Specialty Hospitals. Our specialty hospital
net operating revenues increased by 4.7% to
$1,557.8 million for the year ended December 31, 2009
compared to $1,488.4 million for the year ended
December 31, 2008. For the year ended December 31,
2009, the hospitals opened in 2008 and 2009 increased net
operating revenues by $58.8 million from the prior year and
the hospitals acquired in 2008 and 2009 increased net operating
revenues by $14.0 million from the prior year. These
increases were offset partially by the loss of revenues from
hospitals that closed during 2008 and 2009, which accounted for
$20.4 million of the difference in net operating revenues
between the year ended December 31, 2008 and
December 31, 2009. Net operating revenues for the specialty
hospitals opened as of January 1, 2008 and operated by us
throughout both periods increased by $17.0 million to
$1,449.0 million for the year ended December 31, 2009,
compared to $1,432.1 million for the year ended
December 31, 2008. Our patient days for these same store
hospitals decreased 2.1%, which was attributable to a decline in
our Medicare patient days. The occupancy percentage in our same
store hospitals decreased to 69% for the year ended
December 31, 2009 from 70% for the year ended
December 31, 2008. The effect on net operating revenues
from the decrease in patient days was offset by an increase in
our average net revenue per patient day. Our average net revenue
per patient day in our same store hospitals increased 3.2% to
$1,506 for the year ended December 31, 2009 from $1,459 for
the year ended December 31, 2008. This increase in net
revenue per patient day was primarily the result of an increase
in the Medicare base rate used to determine our discharge based
payments and an increase in the case mix index of our patients
which adjusts the base rate to compensate us for differences in
the severity of the cases we treat.
Outpatient Rehabilitation. Our outpatient
rehabilitation net operating revenues increased 2.6% to
$681.9 million for the year ended December 31, 2009
compared to $664.8 million for the year ended
December 31, 2008. The increase in our outpatient
rehabilitation net operating revenues is due to an increase in
contracted services based revenue resulting from new business,
offset by a reduction in the net operating revenues generated by
our outpatient rehabilitation clinics. The number of patient
visits in our outpatient rehabilitation clinics decreased 0.7%
for the year ended December 31, 2009 to 4,502,049 visits
compared to 4,533,727 visits for the year ended
December 31, 2008. The decline in visits, which principally
occurred during the first quarter of 2009, was the result of
various factors in numerous locations where we operate,
including staffing shortages and increased competition. Net
revenue per visit in our clinics was $102 for both the year
ended December 31, 2009 and 2008.
Operating
Expenses
Our operating expenses increased by $47.9 million to
$1,933.1 million for the year ended December 31, 2009
compared to $1,885.2 million for the year ended
December 31, 2008. The principal component of this increase
were compensation costs of $22.0 million that we incurred
in connection with our initial public offering of common stock.
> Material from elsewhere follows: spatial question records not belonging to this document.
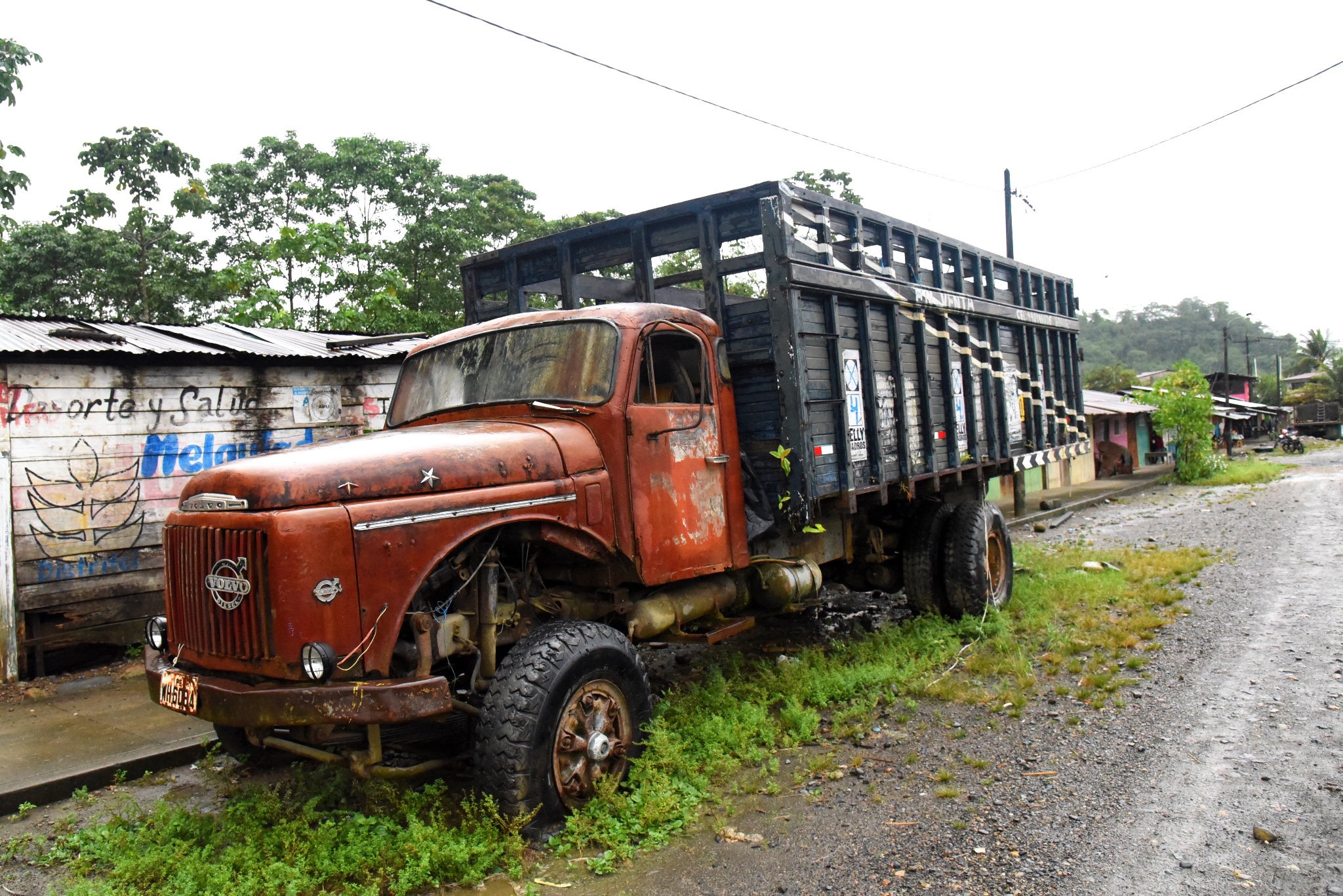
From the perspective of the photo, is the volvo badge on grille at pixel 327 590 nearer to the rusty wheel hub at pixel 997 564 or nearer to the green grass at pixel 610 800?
the green grass at pixel 610 800

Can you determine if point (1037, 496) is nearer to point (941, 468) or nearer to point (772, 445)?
point (941, 468)

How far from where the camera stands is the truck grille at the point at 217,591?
3445mm

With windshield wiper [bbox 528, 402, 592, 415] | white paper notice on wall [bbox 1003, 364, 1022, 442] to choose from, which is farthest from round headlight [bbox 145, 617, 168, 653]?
white paper notice on wall [bbox 1003, 364, 1022, 442]

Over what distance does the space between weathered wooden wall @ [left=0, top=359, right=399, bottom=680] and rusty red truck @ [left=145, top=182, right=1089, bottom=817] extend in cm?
278

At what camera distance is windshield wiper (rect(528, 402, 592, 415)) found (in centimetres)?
465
Our operating expenses include our cost of services, general and
administrative expense and bad debt
68
expense. As a percentage of our net operating revenues, our
operating expenses were 86.3% for the year ended
December 31, 2009 compared to 87.6% for the year ended
December 31, 2008. Our cost of services, a major component
of which is labor expense, were $1,819.8 million for the
year ended December 31, 2009 compared to
$1,791.8 million for the year ended December 31, 2008.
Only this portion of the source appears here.